Step 2: Diagnose the Current State
Redesign should begin with evidence. This means understanding how work actually flows by mapping workflows, handovers, decision points, examining escalation and approval points, identifying duplication, rework, parallel tasks, surfacing shadow processes; identify any capability gaps. Established techniques such as Value Stream Mapping (Lean Enterprise Institute) and SIPOC analysis (ASQ Six Sigma Body of Knowledge) help with this exercise.
Step 3: Clarify Roles, Ownership and Decision Rights
Governance failures (not capability failures) create most bottlenecks. Tools such as the RACI model (Responsible, Accountable, Consulted, Informed) clarify who owns outcomes, who decides and who needs visibility. McKinsey has found that clarity over decision rights strongly correlates with organisational speed and execution effectiveness. Pushing decisions to the lowest competent level increases velocity, reduces escalations and improves autonomy. Sometimes it means reshuffling organisational design to remove task duplication and streamlining roles. This has to be done with future capabilities and critical roles in mind.
Step 4: Design for Simplicity and Scalability
Good design removes friction before automation is introduced. Academic studies have shown that process complexity is correlated with slower output times, with structural complexity explaining a significant share of performance delay variability (Vidgof, Wurm & Mendling, 2023). Simplifying tasks, standardising templates and data fields and defining paths create consistency and reduce duplication.
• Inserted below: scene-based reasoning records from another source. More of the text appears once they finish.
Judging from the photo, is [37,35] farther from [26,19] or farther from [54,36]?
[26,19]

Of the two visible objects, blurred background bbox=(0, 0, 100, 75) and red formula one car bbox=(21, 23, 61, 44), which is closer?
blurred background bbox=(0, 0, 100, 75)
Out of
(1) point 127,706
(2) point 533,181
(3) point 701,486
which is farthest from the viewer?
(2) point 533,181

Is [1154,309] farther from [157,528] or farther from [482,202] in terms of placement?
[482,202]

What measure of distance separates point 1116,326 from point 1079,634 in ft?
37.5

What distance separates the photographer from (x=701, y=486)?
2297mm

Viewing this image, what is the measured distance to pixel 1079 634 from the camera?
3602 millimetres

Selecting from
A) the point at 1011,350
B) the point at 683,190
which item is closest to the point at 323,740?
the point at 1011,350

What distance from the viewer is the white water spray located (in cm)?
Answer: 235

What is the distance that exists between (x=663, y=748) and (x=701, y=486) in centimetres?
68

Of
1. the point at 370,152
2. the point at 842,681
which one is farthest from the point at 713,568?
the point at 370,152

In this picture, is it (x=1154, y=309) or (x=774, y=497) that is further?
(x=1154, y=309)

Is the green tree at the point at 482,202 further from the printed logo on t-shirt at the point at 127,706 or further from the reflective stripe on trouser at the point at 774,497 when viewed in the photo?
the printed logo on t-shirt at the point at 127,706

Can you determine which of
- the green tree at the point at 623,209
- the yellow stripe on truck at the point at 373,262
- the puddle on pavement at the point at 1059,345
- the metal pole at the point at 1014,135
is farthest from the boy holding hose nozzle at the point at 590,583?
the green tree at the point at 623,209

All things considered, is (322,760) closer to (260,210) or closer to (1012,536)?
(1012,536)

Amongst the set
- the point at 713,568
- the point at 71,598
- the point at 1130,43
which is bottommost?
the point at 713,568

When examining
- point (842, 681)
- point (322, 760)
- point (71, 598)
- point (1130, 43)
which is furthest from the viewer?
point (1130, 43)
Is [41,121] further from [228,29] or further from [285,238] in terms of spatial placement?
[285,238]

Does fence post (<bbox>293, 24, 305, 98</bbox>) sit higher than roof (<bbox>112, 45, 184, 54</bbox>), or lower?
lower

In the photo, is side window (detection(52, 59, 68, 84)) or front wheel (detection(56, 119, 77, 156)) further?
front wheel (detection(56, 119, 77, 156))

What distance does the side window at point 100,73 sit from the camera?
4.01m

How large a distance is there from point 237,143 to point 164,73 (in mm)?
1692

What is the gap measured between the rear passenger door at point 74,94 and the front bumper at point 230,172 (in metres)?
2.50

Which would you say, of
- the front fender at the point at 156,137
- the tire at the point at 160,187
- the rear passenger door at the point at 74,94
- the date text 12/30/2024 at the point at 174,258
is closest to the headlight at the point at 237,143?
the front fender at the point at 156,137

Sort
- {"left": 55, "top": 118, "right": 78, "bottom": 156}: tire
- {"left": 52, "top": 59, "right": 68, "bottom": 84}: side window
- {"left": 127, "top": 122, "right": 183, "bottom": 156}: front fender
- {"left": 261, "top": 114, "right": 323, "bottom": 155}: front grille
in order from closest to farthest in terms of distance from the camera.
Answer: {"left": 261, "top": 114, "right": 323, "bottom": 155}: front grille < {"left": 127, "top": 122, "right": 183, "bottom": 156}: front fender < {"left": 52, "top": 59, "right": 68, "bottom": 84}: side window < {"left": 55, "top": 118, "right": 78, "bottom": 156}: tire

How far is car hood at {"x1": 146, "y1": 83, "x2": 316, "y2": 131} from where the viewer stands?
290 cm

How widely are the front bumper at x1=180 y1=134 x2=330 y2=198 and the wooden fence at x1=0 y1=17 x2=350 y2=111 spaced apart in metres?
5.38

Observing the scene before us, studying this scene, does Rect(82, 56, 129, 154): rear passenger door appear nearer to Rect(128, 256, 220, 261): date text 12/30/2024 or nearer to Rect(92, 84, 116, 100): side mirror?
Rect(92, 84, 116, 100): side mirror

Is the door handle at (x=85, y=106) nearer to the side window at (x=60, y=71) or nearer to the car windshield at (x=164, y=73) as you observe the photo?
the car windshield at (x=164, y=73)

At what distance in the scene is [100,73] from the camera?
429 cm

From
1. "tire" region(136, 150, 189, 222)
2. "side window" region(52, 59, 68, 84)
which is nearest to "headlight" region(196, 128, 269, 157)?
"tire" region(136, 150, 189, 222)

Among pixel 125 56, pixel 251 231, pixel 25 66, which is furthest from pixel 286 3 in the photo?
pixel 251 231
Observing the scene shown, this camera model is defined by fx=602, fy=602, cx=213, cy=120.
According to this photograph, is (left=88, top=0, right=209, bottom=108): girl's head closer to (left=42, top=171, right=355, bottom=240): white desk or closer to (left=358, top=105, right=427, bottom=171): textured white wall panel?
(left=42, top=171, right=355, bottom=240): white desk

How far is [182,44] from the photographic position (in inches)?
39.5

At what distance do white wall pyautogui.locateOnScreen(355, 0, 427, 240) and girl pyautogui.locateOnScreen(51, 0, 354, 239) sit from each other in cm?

Make sure there people in the roles are selected and trained in line with the skills required for the role. Knowledge assets such as playbooks, templates, scripts, checklists enable scaling without reinventing work. Engage key stakeholders to test the design, create engagement and come up with the best solution.
Step 5: Enable Execution Through People and Systems
Once design is complete, execution depends on capability, tools and culture. Workflow platforms, integrated knowledge systems and AI-enabled triage increase output, but only when paired with training, decision clarity and leadership reinforcement. This includes:
Aligning technology and automation with simplified workflows;
Building capability through structured training and onboarding;
Reinforcing trust-based decision making norms;
Providing channels for clarification and continuous feedback;
Measuring impact.
How to Measure Impact
Measurement should capture both internal productivity and external value creation.
Internal indicators include reductions in cycle times, approval delays, rework, error rates, dependency on escalations and duplication of effort. Improvements in autonomy, reduction in cost and headcount, revenue and productivity per FTE, time to productivity for new hires are meaningful internal signals.
External indicators include faster delivery cycles, improved SLA adherence, higher customer satisfaction, fewer complaints, reduced cost, improved margin. Boards recognise these as tangible commercial outcomes.
Conclusion
Process design determines how efficiently an organisation converts effort into output. When duplication, frequent rework and bottlenecks are removed, organisations gain capacity, decision velocity, become faster, more resilient and more scalable without adding headcount. For CEOs, the link to EBITDA, customer experience and competitive advantage is direct. For HR and transformation leaders, process design represents a practical lever that connects people, culture and organisational design to measurable performance.
References
Ricoh Europe (2019), “The Economy of People Study”.
Freshworks/ITPro (2025), “Software Complexity & UK Business Productivity”.
McKinsey & Company (2023), “The State of Organisations 2023”.